------ RECORDS SHOWN

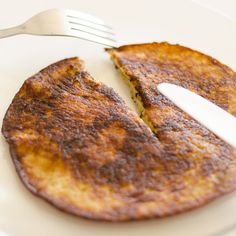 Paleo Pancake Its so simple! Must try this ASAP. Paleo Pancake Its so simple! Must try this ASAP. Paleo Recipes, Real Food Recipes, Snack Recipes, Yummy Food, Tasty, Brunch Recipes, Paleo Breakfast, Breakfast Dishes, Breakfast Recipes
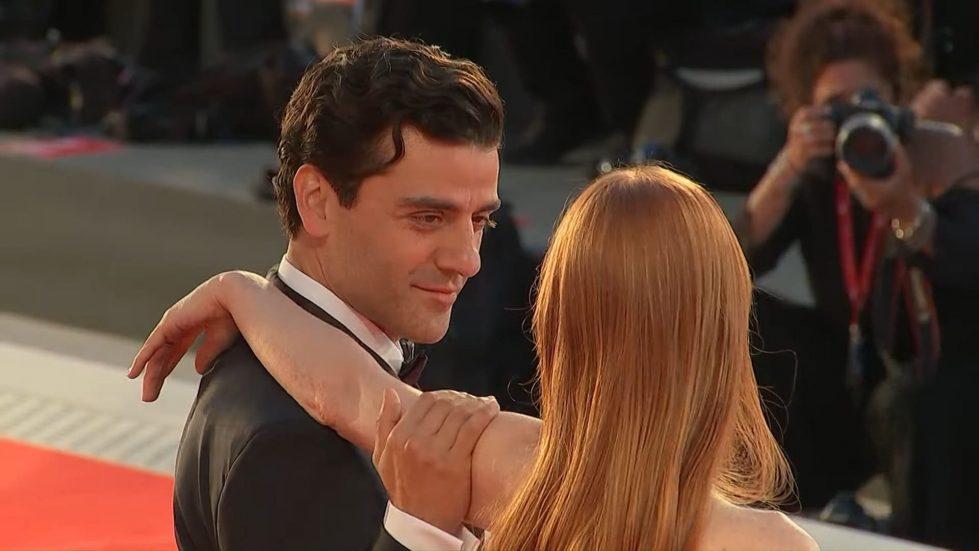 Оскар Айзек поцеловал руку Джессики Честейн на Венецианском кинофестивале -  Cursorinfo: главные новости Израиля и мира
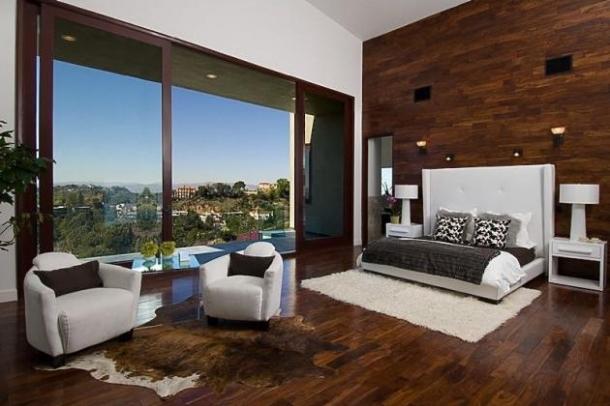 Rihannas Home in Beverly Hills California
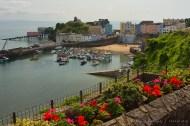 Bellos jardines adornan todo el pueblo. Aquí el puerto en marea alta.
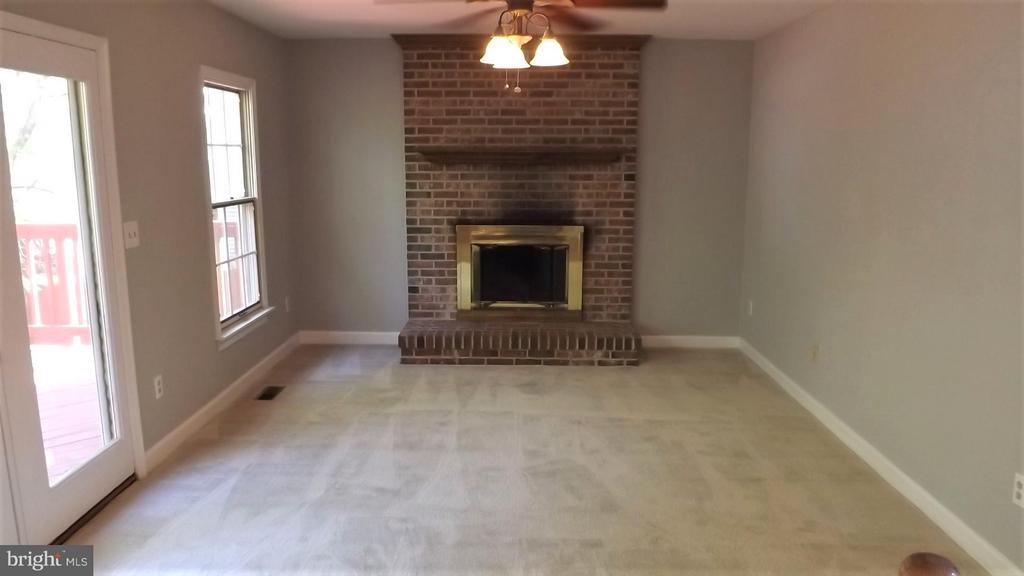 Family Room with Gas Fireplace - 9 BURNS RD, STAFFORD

------------

**WHAT IS NEEDED**. Each record should be given again exactly, with no picture carried over.

**EXERCISE RESPONSE**.
 Paleo Pancake Its so simple! Must try this ASAP. Paleo Pancake Its so simple! Must try this ASAP. Paleo Recipes, Real Food Recipes, Snack Recipes, Yummy Food, Tasty, Brunch Recipes, Paleo Breakfast, Breakfast Dishes, Breakfast Recipes
 Оскар Айзек поцеловал руку Джессики Честейн на Венецианском кинофестивале -  Cursorinfo: главные новости Израиля и мира
 Rihannas Home in Beverly Hills California
 Bellos jardines adornan todo el pueblo. Aquí el puerto en marea alta.
 Family Room with Gas Fireplace - 9 BURNS RD, STAFFORD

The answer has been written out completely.